経理の花形!ゼロから学ぶ損益計算書の作り方

3月決算の企業では、既に決算書作成の準備を始めているところもあるのではないでしょうか。決算書作成は経理業務の花形である一方、様々な帳簿をまとめる必要があるので、かなりの重労働にもなります。
今回は、決算書の中でも「損益計算書」に焦点を当て、特徴と作成方法をまとめました。今期の決算書作成にぜひ役立ててください。

損益計算書とは

損益計算書は、該当事業年度の利益額から「どのくらい稼いだか」もしくは「どのくらい損をしたのか」といった経営成績を算出したものであり、「費用」、「収益」、「利益」の3項目で構成されています。作成の際は、それぞれを構成する勘定科目も把握しておく必要がありますが、特にそれぞれのフェーズにおける損益を示す利益については、「売上総利益」、「営業利益」、「経常利益」、「税引前当期純利益」、「当期純利益」という5種類の勘定科目の違いを明確にしておきましょう。

■損益計算書の構成
項目 勘定科目
費用 売上原価
販売費及び一般管理費
営業外費用
特別損失
法人税、住民税、事業税など
収益 売上高
営業外収益
特別利益
利益 売上総利益
営業利益
経常利益
税引前当期純利益
当期純利益

※関連記事:新米経理のための基本講座「決算書」第2弾 損益計算書(P/L)編

作成前の準備

損益計算書の作成には、事前に「決算整理仕訳」、「総勘定元帳への転記」、「試算表での確認」という作業が必要となります。最終的にこの資料をもとに損益計算書を作ります。

■決算整理仕訳
最初に行うのが、事業年度内に行われた仕訳の確認や調整をする決算整理仕訳です。ここでは、入金や支払いが来期である取引や、固定資産の減価償却費の計上などを確認し、帳簿の修正を行います。
作業の際はすぐに各勘定科目を仕訳するのではなく、それぞれが発生したタイミングや新しく作成した勘定科目の有無を確認するなど、全体像を把握するとスムーズです。

決算整理仕訳の際に確認する項目の例
  • 売上
    現金の出入りに関係なく、取引発生の時点で収益や費用を計上する「発生主義」という会計基準に則り、正しく売上が計上されているかを確認します。
  • 当期費用
    保険料の支払いなどで、未処理になっているものや、翌期の費用を当期で処理したものを確認します。
  • 有価物・棚卸資産
    切手や印紙などの有価物のほか、在庫などをすべて確認します。
  • 税区分
    消費税を中心に、税区分が正しく適用されているかを確認します。特に2019年からは消費税率が8%と10%に分けられたので、注意しなければなりません。また、海外出張や海外企業との取引がある場合は、他国の税区分も確認する必要があります。
  • 税金
    税金の処理漏れがないか確認します。
  • 固定資産を確認
    固定資産台帳をもとに、減価償却額が適切かを確認します。
  • 有価証券の期末時価を確認
    決算時に評価替えする有価証券と時価を確認し、評価損益を処理します。
  • 未収入金を確認
    立替金など、「営業活動以外」で発生し、当期で回収を予定した未収金を確認します。

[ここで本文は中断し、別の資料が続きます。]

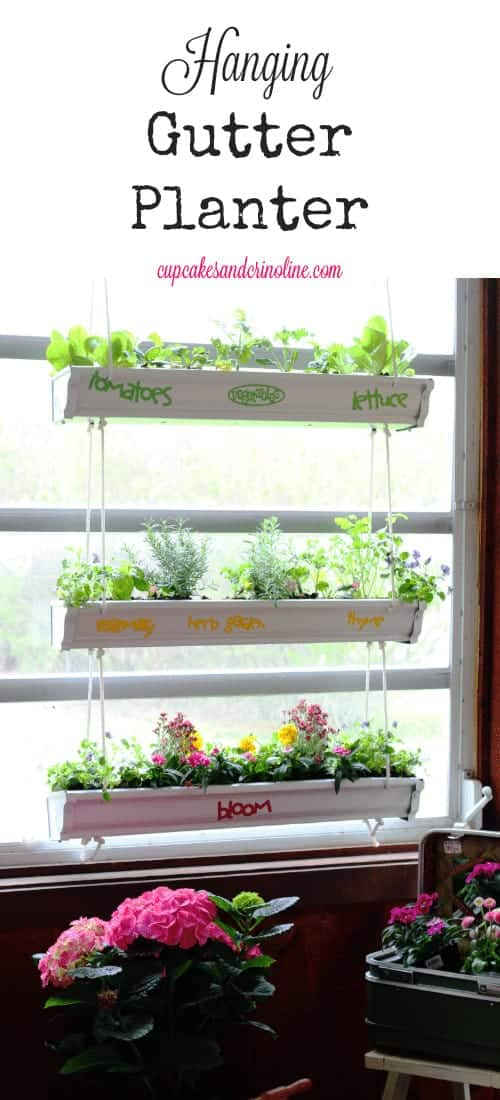 Hanging gutter planter easy DIY at cupcakesandcrinoline.com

決算整理仕訳は帳簿だけで完結する作業ではありません。例えば「3」の棚卸資産を算出するためには倉庫内の在庫などを確認する必要があります。

※関連記事:経理担当の責任重大!決算整理仕訳の基礎知識

■転記
次に、仕訳した各勘定科目を総勘定元帳に転記していきます。総勘定元帳は複式簿記における主要簿であり、すべての取引を日付順に記録するものです。
総勘定元帳への転記は、取引を写していくだけなのでそこまで難しい作業ではありません。ただし、転記の際は、数字を間違える、借方と貸方が逆になる、転記漏れが発生するなど、思いがけないケアレスミスが起こりがちです。さらに総勘定元帳は、損益計算書だけでなく、貸借対照表など他の決算書類の参考にもなる帳簿です。ここでミスがあると決算関連の業務全体に響きますので、簡単な作業だからと気を抜かず、慎重に行ってください。

■試算表の作成
続いて、「試算表」を作成します。先述の通り、総勘定元帳への転記は、膨大な量の勘定科目、金額、日付を扱うため、誤記入や記入漏れが発生することがあります。試算表はこのようなミスの有無を確認するために作成するものです。試算表には「合計試算表」、「残高試算表」、「合計残高試算表」という3つの種類があります。それぞれの構成は以下の通りです。

合計試算表
各勘定科目の借方・貸方のそれぞれの合計額が合っているかを確認する試算表です。総勘定元帳から数字を転記するだけなので、比較的簡単に作成できますが、これだけだと勘定科目ごとの残高がわからないというデメリットがあります。

残高試算表
各勘定科目の残高を集計し、確認する試算表です。月次決算時の試算表として採用されることが多くあります。

合計残高試算表
合計と残高、両方を合わせた試算表です。合計と残高を網羅しているため、内容が充実している一方で、作成に時間がかかることが難点です。本決算にて作成する会社が多くあります。

損益計算書の作成

試算表の借方と貸方の金額が一致した段階で、損益計算書の作成に入ります。
損益計算書には、これまで作成した資料をもとに費用と収益の項目に適切な勘定科目と数字を記入します。この際、「売上⇒売上高」、「仕入れ⇒売上原価」のように表記を変えなければならない勘定科目があるので注意してください。

■損益計算書の例
科目 金額
売上高 10,000
売上原価 8,500
売上総利益 1,500
販売費及び一般管理費 1,000
営業利益 500
営業外収益 150
営業外費用 50
経常利益 600
特別利益 20
特別損失 170
税引前当期純利益 450
法人税、住民税、事業税など 100
当期純利益 350
**********

損益計算書の作成の流れについて解説しました。損益計算書ひとつの作成だけでもいくつかの段階を踏むことがおわかりいただいたかと思います。しかし財務諸表は、損益計算書のほかにも貸借対照表やキャッシュフロー計算書などまだまだたくさんの資料を作成する必要があります。スムーズに対応するために、それぞれの流れを理解してください。